Army Spc. Matthew Sepi, 20, was carrying an assault rifle on his way to buy beer at a downtown Las Vegas convenience store early Sunday when he and a man exchanged gunfire, according to court records cited by the Las Vegas Review-Journal.

More below…

Sepi told officers he fired four shots. He said he had been trained in the military that in an ambush he should engage his targets and retreat.

“He felt that the situation in the alley was an ambush, and he reacted the way he had been trained,” the police report said.

Las Vegas homicide Lt. Tom Monahan identified Jackson as Ratcliff’s girlfriend and said some evidence suggested the shooting was self-defense.

Sepi’s mother, Nora Sepi, told the Review-Journal her son served in Iraq with the 4th Infantry Division, based at Fort Hood, Texas. She said he seldom spoke of combat but mentioned that he participated in gunbattles.

Nora Sepi said Matthew Sepi had been in contact with the Veterans Affairs Administration for help with post-traumatic stress disorder since returning home.

More detail, one day later:

Matthew Sepi, 20, who says he suffers from post-traumatic stress disorder, is charged with murder and attempted murder, but attorneys say the charges may be reduced because of self-defense claims that the wounded man shot at Sepi first.

“It appears as though this is a legitimate self-defense case,” said Sepi’s attorney, Nancy Lemcke. “We will be exploring that together with some possible mental health issues largely related to his service in the military.”

According to an arrest report by the Las Vegas Metropolitan Police Department, Sepi, who has been living in Las Vegas, carried his assault rifle inside a long black coat as he walked from his apartment to a 7-Eleven to buy beer about 1:30 a.m. Sunday.

He told police he took the weapon because he had been threatened by a man with a knife in the alley the night before.

According to the report, Sepi said that as he walked through the alley, he was confronted by a man and woman who said something to him that he couldn’t remember.

On his way back, after buying beer, he said the couple yelled at him to get out of their alley.
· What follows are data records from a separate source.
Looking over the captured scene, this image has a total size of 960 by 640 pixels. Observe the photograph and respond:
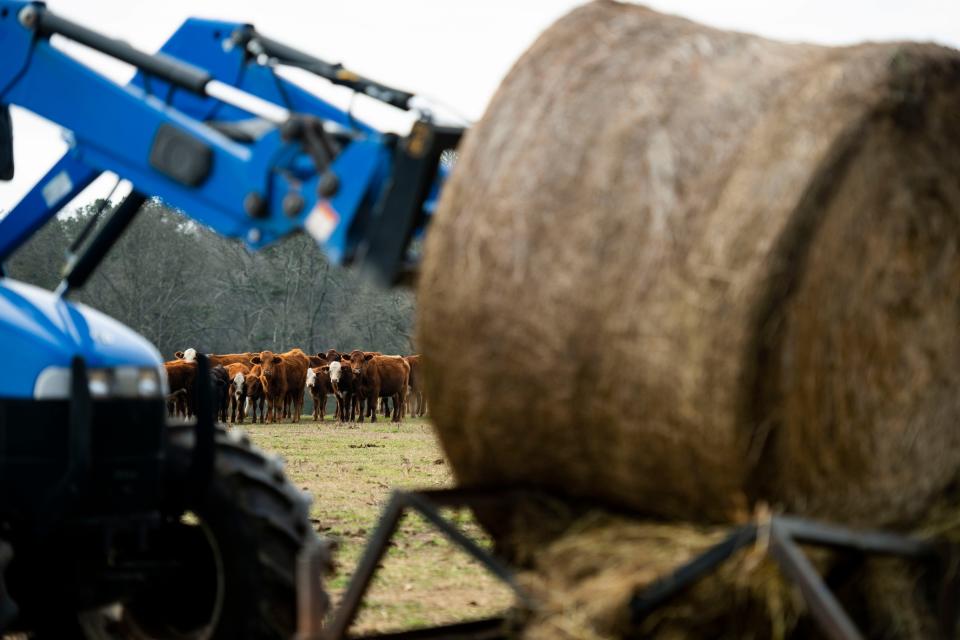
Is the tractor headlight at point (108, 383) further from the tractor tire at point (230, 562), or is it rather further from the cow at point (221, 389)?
the cow at point (221, 389)

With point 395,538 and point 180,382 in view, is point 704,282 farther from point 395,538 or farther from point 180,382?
point 180,382

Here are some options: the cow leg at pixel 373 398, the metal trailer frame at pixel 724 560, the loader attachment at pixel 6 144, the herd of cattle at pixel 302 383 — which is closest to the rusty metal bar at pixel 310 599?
the metal trailer frame at pixel 724 560

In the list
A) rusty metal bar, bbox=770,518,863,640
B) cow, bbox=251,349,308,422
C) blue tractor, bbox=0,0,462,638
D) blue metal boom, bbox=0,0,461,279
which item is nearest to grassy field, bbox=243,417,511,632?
blue tractor, bbox=0,0,462,638

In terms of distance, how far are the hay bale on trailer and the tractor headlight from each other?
1269 mm

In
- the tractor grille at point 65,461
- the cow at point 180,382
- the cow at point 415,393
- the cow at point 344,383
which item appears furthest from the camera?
the cow at point 415,393

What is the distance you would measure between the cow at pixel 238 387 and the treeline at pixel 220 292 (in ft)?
44.7

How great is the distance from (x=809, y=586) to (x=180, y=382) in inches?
1174

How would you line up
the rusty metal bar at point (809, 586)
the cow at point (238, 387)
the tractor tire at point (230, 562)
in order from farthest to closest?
the cow at point (238, 387) → the tractor tire at point (230, 562) → the rusty metal bar at point (809, 586)

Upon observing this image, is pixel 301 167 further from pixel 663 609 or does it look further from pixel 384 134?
pixel 663 609

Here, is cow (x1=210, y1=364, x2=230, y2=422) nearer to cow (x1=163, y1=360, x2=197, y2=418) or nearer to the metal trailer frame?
cow (x1=163, y1=360, x2=197, y2=418)

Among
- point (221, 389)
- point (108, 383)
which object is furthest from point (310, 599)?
point (221, 389)

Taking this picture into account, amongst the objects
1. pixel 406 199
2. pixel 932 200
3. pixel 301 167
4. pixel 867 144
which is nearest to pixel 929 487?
pixel 932 200

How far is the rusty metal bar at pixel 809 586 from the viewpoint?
428 cm

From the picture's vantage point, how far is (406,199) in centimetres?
527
Sepi said that he saw the man holding what appeared to be a gun and that the man shot at him. Police recovered a 9mm pistol and spent casings at the scene.

Sepi said he shot back with his rifle and left.

When police arrested Sepi in his car, he asked, “Who did I take fire from?”

The report states that Sepi referred to his actions in the alley as “breaking contact.”

“He explained that he had been trained in the military that in a situation in which he was ambushed, he was to engage the targets, and retreat from the area,” the report states. “He felt that the situation in the alley was an ambush, and he reacted the way he had been trained.”

So many angles to this story.  I surely do hope it was self defense, for Matthew Sepi’s sake (and really for the sake of all of us).  So many questions though too.  If it was me, I would not go back down that alley if I had been threatened the night before.  I completely understand how Sepi reverted to his military training when placed in a situation of personal danger (its happened to me and I’ve responded with violence, but no guns).  It’s disturbing, though, that Sepi used military terminology to describe the situation.  Can he distinguish between a combat situation and an assault?   This story is very disturbing for me.  No matter how much therapy or treatment returning soldiers recieve, some will not be able to cope with return to a non-combat society.  I knew many of them when I was active duty.  Many self medicate with alcohol or other self destructive behaviors (just like survivors of trauma in the civilian world).  Many isolate themselves from society, moving into the wilderness to escape human contact.  The area I live is infamous for this; Vietnam vets live in the forest here.  This is a hidden cost of the war, a cost to be paid long after “Mission Accomplished” is declared.